In 1920, Associate Supreme Court Justice Oliver Wendell Holmes may have violated the Constitution when he said, “The case before us must be considered in the light of our whole experience and not merely in that of what was said a hundred years ago.  We must consider what this country has become in deciding what (the Tenth Amendment) has reserved.”  Where does the Constitution grant the Court this intuitive power?  Can a Supreme Court Justice continue to serve if he or she seeks constitutional rulings outside the Constitution?

In 1949 Associate Supreme Court Justice Felix Frankfurter insulted our intelligence when he said, “The words of the Constitution . . . are so unrestricted by their intrinsic meaning or by their history or by tradition or by prior decisions that they leave the individual Justice free . . . to gather meaning not from reading the Constitution but from reading life.”  Should  a Justice who claims the United States Constitution is immaterial be impeached and removed from the Court?

In 1992 Judge Richard Posner of the United States Court of Appeals for the Sevnth Circuit said, “We find it reassuring to think that the courts stand between us and legislative tyranny even if a particular form of tyranny was not foreseen and expressly forbidden by the framers of the Constitution.”  Could he not recall his oath was to uphold the Constitution, not to fix it?

Were the framers of the Constitution so flawed they failed to foresee it not addressing all that it should, needing Judges and Justices to fill in the gaps?  No.  Fully aware of this probability, they addressed changing the Constitution in Article V, allowing us to amend it when needed.

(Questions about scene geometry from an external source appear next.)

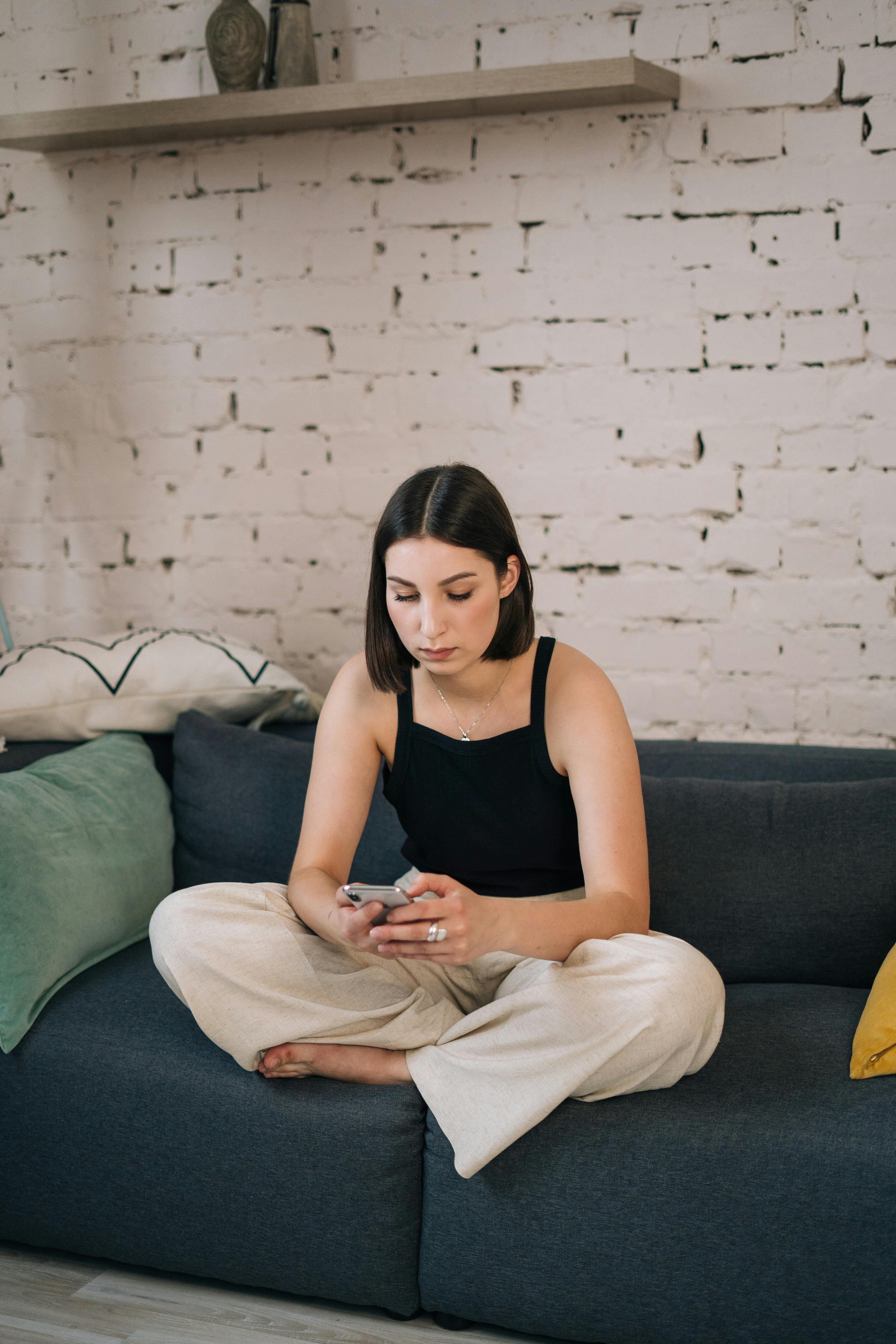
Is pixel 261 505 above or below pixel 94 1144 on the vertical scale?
above

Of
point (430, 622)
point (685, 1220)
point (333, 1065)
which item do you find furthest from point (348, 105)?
point (685, 1220)

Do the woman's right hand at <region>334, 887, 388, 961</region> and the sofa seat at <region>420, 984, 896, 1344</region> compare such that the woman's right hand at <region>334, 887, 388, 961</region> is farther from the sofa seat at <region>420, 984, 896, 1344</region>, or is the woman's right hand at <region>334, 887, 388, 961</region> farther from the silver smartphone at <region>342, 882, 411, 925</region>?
the sofa seat at <region>420, 984, 896, 1344</region>

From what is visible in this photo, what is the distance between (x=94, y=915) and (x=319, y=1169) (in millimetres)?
598

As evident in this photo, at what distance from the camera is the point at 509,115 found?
2.35 m

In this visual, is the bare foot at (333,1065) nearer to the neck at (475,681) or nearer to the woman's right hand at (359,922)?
the woman's right hand at (359,922)

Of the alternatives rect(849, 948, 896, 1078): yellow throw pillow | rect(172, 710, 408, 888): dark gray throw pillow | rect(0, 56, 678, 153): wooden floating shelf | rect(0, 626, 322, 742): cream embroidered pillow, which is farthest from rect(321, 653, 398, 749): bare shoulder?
rect(0, 56, 678, 153): wooden floating shelf

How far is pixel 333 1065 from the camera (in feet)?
4.80

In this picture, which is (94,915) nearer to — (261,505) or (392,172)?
(261,505)

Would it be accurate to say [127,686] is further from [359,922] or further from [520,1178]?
[520,1178]

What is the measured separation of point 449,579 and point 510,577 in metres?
0.14

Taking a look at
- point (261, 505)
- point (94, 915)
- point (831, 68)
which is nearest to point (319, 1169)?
point (94, 915)

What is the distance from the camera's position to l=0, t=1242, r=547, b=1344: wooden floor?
142cm

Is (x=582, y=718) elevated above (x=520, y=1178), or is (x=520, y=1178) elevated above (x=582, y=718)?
(x=582, y=718)

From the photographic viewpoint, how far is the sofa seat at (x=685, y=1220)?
129cm
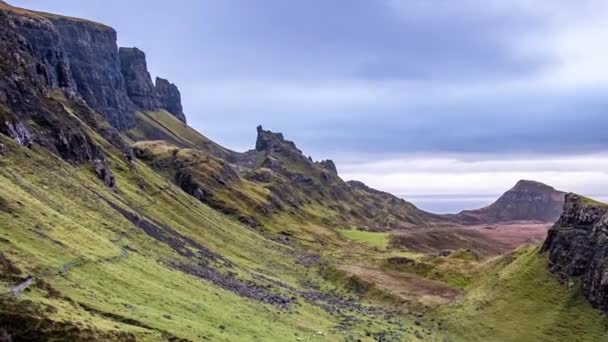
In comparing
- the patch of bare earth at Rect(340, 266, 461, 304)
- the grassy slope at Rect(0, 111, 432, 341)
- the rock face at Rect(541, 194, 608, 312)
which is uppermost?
the rock face at Rect(541, 194, 608, 312)

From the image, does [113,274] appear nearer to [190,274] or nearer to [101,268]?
[101,268]

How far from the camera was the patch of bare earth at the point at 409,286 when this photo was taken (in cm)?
11850

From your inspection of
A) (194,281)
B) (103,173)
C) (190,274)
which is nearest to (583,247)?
(194,281)

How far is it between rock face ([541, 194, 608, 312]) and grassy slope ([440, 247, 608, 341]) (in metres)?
2.33

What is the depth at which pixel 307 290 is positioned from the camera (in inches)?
4934

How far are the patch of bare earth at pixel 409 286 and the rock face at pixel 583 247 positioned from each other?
22.5m

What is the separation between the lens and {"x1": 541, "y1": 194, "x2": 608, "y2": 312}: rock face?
99.2 meters

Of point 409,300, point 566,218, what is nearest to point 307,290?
point 409,300

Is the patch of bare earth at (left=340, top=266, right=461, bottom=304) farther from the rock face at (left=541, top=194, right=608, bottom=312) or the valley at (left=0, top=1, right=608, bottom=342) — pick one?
the rock face at (left=541, top=194, right=608, bottom=312)

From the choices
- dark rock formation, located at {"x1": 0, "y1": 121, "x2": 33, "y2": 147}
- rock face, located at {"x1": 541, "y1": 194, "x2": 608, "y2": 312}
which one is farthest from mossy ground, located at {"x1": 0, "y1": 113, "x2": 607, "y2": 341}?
dark rock formation, located at {"x1": 0, "y1": 121, "x2": 33, "y2": 147}

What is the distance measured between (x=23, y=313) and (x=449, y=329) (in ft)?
262

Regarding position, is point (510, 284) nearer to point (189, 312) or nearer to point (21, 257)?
point (189, 312)

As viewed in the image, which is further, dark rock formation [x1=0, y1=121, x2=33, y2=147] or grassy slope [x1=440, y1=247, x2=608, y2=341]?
dark rock formation [x1=0, y1=121, x2=33, y2=147]

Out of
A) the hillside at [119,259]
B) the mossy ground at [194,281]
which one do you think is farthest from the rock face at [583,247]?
the hillside at [119,259]
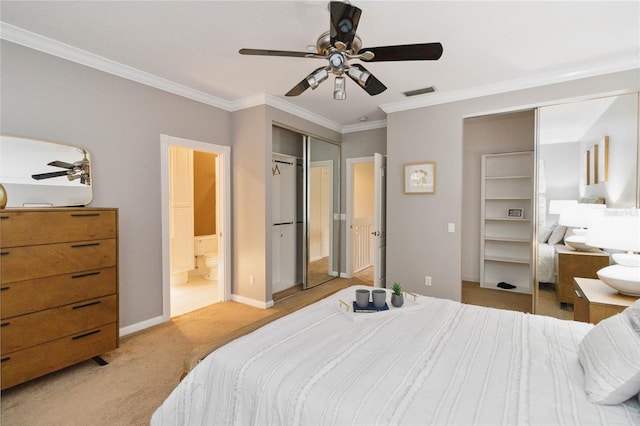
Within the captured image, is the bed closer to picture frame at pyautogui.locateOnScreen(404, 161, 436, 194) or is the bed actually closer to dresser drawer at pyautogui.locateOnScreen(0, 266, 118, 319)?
dresser drawer at pyautogui.locateOnScreen(0, 266, 118, 319)

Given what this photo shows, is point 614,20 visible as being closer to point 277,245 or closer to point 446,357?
point 446,357

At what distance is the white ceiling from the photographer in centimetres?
211

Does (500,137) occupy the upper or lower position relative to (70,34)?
lower

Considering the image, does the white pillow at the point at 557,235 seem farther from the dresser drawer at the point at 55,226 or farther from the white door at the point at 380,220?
the dresser drawer at the point at 55,226

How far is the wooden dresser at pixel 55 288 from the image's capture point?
207cm

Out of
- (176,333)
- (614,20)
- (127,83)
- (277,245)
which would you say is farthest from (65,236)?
(614,20)

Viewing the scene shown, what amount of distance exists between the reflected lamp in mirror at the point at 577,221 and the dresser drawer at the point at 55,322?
14.1ft

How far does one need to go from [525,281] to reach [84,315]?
5432 millimetres

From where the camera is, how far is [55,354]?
2.27 m

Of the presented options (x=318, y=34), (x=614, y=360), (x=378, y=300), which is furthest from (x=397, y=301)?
(x=318, y=34)

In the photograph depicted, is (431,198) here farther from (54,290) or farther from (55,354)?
(55,354)

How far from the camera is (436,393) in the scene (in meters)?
1.08

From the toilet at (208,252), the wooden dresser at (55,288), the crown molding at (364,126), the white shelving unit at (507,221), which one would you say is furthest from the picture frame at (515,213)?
the wooden dresser at (55,288)

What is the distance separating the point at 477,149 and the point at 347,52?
150 inches
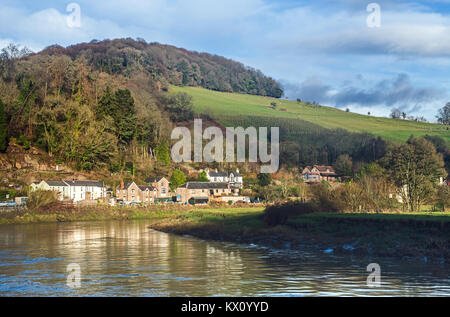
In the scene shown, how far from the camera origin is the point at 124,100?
99812 mm

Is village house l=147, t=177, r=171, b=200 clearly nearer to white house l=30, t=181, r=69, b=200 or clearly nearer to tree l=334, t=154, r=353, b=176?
white house l=30, t=181, r=69, b=200

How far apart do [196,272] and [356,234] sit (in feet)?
45.6

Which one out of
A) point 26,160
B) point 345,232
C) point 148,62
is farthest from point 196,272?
Result: point 148,62

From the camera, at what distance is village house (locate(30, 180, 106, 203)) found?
77.6m

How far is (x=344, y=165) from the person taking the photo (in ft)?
351

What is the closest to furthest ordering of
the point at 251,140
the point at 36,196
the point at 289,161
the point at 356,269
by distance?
the point at 356,269 < the point at 36,196 < the point at 289,161 < the point at 251,140

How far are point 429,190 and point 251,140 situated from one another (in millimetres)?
73948

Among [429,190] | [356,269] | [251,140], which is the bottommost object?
[356,269]

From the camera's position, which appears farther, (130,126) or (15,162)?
(130,126)

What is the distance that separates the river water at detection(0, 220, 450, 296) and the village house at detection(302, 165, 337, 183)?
7270 cm

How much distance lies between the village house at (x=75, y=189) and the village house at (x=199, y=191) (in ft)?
50.9

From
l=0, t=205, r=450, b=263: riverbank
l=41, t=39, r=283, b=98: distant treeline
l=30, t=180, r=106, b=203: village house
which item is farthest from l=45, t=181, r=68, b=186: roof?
l=41, t=39, r=283, b=98: distant treeline
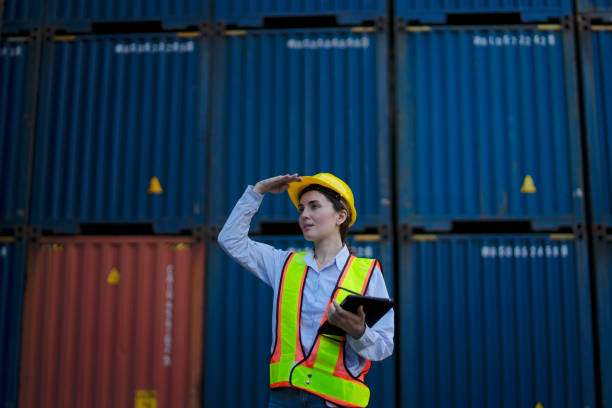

The unacceptable rub for the courts?  “We the people” must approve amendments to the Constitution.  Nowhere in it is the Supreme Court granted the power to rule based on it “reading life” rather than “reading the Constitution.”  Only “we the people” decide changes.  And this is as it should be.

Justices can be impeached; yet Congress continues to turn a blind eye to its constitutional responsibility to impeach Justices who fail to “hold their Office during good Behavior.”

The Supreme Court has become the American version of the Iranian Guardian Council, the Constitution subservient to its supreme power, just as in Iran.  The only difference?  The Iranian Council has six theologians and six jurists who each serve six year terms; we have nine near-deities who serve for life.

Is it time to take back the unconstitutional powers the Justices have usurped?  Is it time to demand the Supreme Court and Congress submit to the United States Constitution?  The Justices and Congress have claimed powers not theirs.  Is there a power above the Supreme Court?  If so, what should happen?